MAKI Scientific Workshop

Daniel Quevedo

QUT – Queensland University of Technology, School of Electrical Engineering and Robotics

Title:

„Remote State Estimation with an Eavesdropper“

Abstract:

We study transmission scheduling for remote state estimation in the presence of an eavesdropper. A sensor transmits local state estimates over a packet dropping link to a remote estimator. At the same time, an eavesdropper can successfully overhear each sensor transmission with a certain probability. The objective is to determine at which instances the sensor should transmit, in order to minimize the estimation error covariance at the remote estimator, while trying to keep the eavesdropper error covariance above a certain level. This is done by solving an optimization problem that minimizes a linear combination of the expected estimation error covariance and the negative of the expected eavesdropper error covariance. Structural results on the optimal transmission policy are presented, and shown to exhibit thresholding behaviour in the estimation error covariances. In the infinite horizon situation, it is shown that with unstable systems one can keep the expected estimation error covariance bounded while the expected eavesdropper error covariance becomes unbounded.

Bio:

Daniel Quevedo received Ingeniero Civil Electrónico and M.Sc. degrees from Universidad Técnica Federico Santa María, Valparaíso, Chile, in 2000, and in 2005 the Ph.D. degree from the University of Newcastle, Australia. He is Professor of Cyberphysical Systems at the School of Electrical Engineering and Robotics, Queensland University of Technology (QUT), in Australia. Before joining QUT, he established and led the Chair in Automatic Control at Paderborn University, Germany.

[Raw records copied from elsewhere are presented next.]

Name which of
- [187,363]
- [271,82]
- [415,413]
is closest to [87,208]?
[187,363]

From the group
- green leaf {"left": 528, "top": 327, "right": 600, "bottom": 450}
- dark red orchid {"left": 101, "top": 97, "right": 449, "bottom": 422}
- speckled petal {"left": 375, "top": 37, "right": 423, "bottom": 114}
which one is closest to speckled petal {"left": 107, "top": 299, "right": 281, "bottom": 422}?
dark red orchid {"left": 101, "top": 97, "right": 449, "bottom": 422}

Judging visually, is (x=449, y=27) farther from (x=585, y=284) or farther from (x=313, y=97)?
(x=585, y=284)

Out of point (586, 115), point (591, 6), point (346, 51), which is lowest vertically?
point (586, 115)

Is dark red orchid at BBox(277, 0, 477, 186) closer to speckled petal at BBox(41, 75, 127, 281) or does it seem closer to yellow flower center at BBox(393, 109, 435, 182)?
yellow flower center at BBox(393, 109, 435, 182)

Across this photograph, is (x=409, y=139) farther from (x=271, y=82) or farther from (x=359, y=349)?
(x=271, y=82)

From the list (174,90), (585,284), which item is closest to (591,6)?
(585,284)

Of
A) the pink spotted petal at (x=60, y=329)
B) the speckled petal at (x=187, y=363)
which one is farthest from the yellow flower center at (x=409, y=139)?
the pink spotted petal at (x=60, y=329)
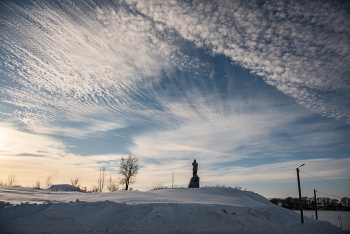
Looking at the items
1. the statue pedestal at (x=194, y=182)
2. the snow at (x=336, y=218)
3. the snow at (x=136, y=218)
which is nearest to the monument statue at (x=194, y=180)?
the statue pedestal at (x=194, y=182)

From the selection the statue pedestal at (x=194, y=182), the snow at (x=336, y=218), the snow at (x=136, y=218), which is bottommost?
the snow at (x=336, y=218)

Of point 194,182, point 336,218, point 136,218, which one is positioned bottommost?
point 336,218

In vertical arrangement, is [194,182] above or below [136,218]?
above

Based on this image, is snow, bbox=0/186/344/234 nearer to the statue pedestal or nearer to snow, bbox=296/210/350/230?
the statue pedestal

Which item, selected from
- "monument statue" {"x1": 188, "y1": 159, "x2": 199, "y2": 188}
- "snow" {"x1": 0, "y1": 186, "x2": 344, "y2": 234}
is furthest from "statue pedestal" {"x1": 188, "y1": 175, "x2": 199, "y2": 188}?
"snow" {"x1": 0, "y1": 186, "x2": 344, "y2": 234}

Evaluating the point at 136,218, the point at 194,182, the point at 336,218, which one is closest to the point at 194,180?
the point at 194,182

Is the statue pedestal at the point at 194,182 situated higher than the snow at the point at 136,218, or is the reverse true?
the statue pedestal at the point at 194,182

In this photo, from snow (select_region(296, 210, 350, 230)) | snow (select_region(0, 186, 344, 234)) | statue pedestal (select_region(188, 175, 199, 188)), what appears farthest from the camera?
snow (select_region(296, 210, 350, 230))

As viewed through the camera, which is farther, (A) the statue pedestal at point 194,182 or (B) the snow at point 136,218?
(A) the statue pedestal at point 194,182

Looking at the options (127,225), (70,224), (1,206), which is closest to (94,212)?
(70,224)

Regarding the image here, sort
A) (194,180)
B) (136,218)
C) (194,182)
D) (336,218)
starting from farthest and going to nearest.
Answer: (336,218) → (194,180) → (194,182) → (136,218)

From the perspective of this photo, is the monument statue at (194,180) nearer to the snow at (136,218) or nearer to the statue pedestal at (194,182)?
the statue pedestal at (194,182)

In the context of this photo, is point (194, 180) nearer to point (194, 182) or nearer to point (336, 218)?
point (194, 182)

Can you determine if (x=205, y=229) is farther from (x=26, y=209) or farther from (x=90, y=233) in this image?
(x=26, y=209)
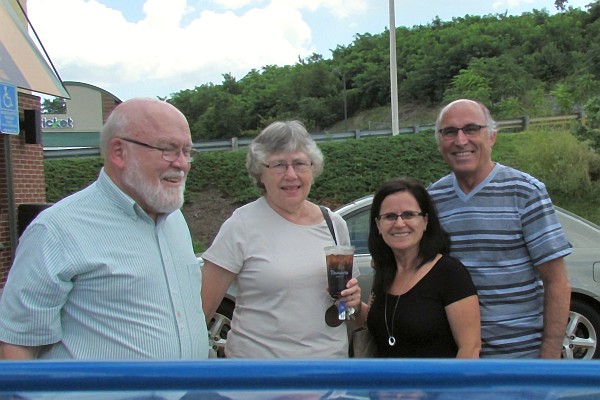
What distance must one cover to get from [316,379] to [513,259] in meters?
1.72

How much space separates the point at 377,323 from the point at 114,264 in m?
1.09

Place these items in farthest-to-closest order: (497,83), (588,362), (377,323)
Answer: (497,83) → (377,323) → (588,362)

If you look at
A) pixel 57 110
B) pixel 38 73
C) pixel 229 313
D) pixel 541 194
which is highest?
pixel 57 110

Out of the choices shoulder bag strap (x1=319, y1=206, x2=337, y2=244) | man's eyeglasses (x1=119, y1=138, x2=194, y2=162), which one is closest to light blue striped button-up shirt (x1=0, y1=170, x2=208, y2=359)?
man's eyeglasses (x1=119, y1=138, x2=194, y2=162)

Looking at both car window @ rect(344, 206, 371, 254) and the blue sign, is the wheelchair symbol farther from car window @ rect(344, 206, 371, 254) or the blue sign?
car window @ rect(344, 206, 371, 254)

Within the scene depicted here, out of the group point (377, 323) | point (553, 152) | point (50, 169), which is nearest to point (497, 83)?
point (553, 152)

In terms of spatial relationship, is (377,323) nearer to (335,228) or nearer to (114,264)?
(335,228)

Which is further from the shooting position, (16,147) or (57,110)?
(57,110)

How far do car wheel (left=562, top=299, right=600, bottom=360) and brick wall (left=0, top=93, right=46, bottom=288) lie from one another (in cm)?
789

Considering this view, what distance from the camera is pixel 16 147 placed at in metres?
9.61

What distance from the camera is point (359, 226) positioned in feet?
17.9

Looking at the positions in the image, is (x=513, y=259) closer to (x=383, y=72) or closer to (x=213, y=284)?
(x=213, y=284)

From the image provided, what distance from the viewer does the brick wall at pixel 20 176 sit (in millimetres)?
9320

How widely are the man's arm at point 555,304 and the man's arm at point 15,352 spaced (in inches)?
74.1
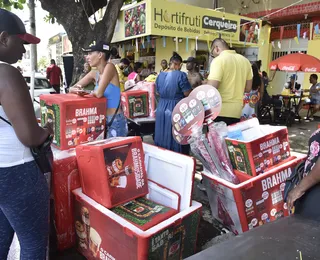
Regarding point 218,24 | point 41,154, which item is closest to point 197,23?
point 218,24

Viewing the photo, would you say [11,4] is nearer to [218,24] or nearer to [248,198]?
[218,24]

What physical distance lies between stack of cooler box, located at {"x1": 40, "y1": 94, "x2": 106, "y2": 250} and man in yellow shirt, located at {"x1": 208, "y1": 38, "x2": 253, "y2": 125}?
1222mm

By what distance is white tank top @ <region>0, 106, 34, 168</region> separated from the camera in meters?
1.42

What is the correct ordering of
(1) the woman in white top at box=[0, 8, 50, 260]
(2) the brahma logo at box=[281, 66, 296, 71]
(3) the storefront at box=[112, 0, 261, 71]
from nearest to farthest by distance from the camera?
(1) the woman in white top at box=[0, 8, 50, 260]
(2) the brahma logo at box=[281, 66, 296, 71]
(3) the storefront at box=[112, 0, 261, 71]

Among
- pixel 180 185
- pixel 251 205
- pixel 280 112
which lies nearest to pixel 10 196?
pixel 180 185

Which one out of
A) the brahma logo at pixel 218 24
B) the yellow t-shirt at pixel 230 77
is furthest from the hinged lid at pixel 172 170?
the brahma logo at pixel 218 24

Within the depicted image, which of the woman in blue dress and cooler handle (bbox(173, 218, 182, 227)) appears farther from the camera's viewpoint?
the woman in blue dress

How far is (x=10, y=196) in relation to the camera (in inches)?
56.7

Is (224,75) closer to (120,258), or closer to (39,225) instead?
(120,258)

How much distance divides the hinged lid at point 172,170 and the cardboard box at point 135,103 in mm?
1376

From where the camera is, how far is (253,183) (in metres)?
2.21

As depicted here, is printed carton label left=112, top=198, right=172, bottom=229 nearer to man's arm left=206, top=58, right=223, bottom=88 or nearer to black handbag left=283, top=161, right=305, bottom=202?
black handbag left=283, top=161, right=305, bottom=202

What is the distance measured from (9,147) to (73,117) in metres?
0.92

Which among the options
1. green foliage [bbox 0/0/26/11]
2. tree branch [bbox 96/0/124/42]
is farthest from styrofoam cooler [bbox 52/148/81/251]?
green foliage [bbox 0/0/26/11]
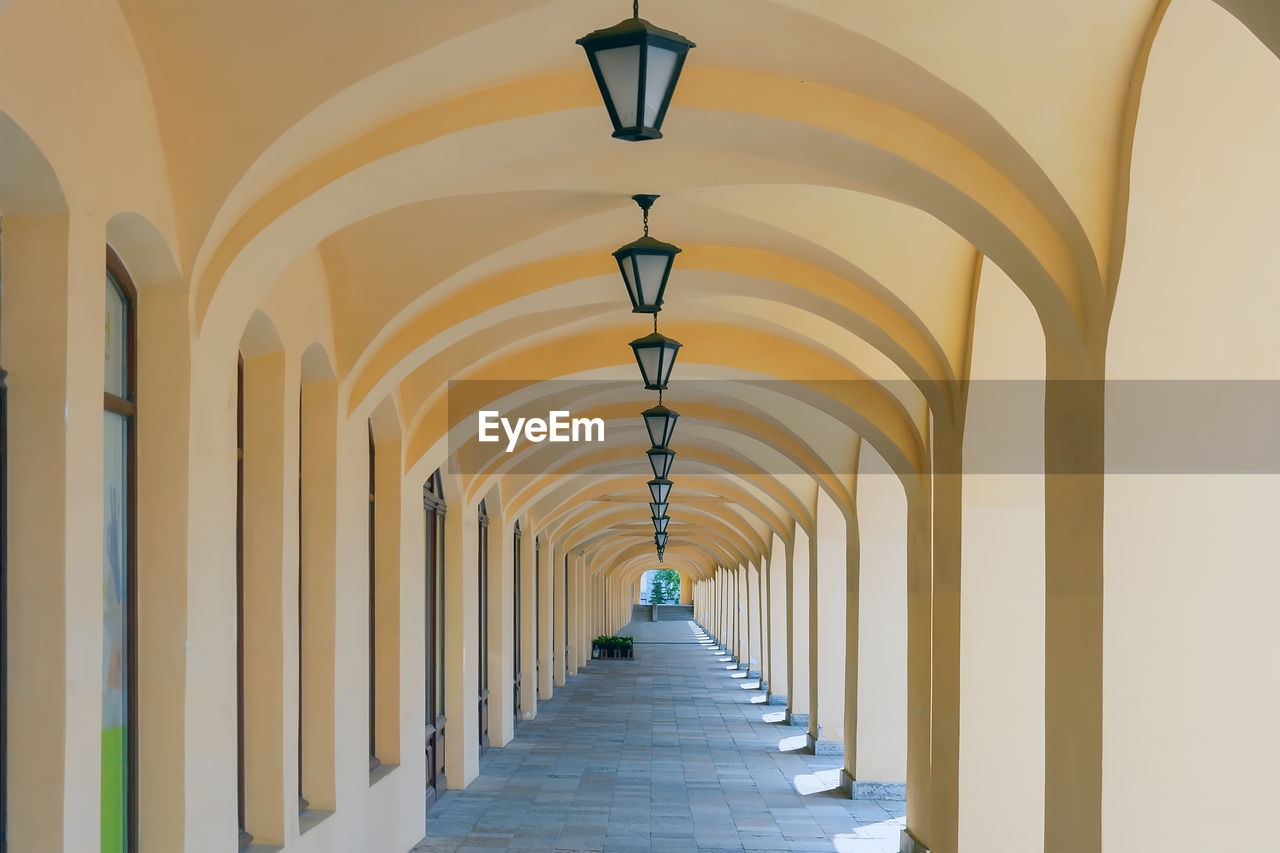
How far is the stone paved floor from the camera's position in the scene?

Prof. Quevedo's research interests are in networked control systems, cyberphysical systems security and control of power converters. He currently serves as Associate Editor for IEEE Control Systems and in the Editorial Board of the International Journal of Robust and Nonlinear Control. From 2015 to 2018 he was Chair of the IEEE Control Systems Society Technical Committee on Networks & Communication Systems. In 2003 he received the IEEE Conference on Decision and Control Best Student Paper Award and was also a finalist in 2002. Prof. Quevedo is co-recipient of the 2018 IEEE Transactions on Automatic Control George S. Axelby Outstanding Paper Award. He is a Fellow of the IEEE.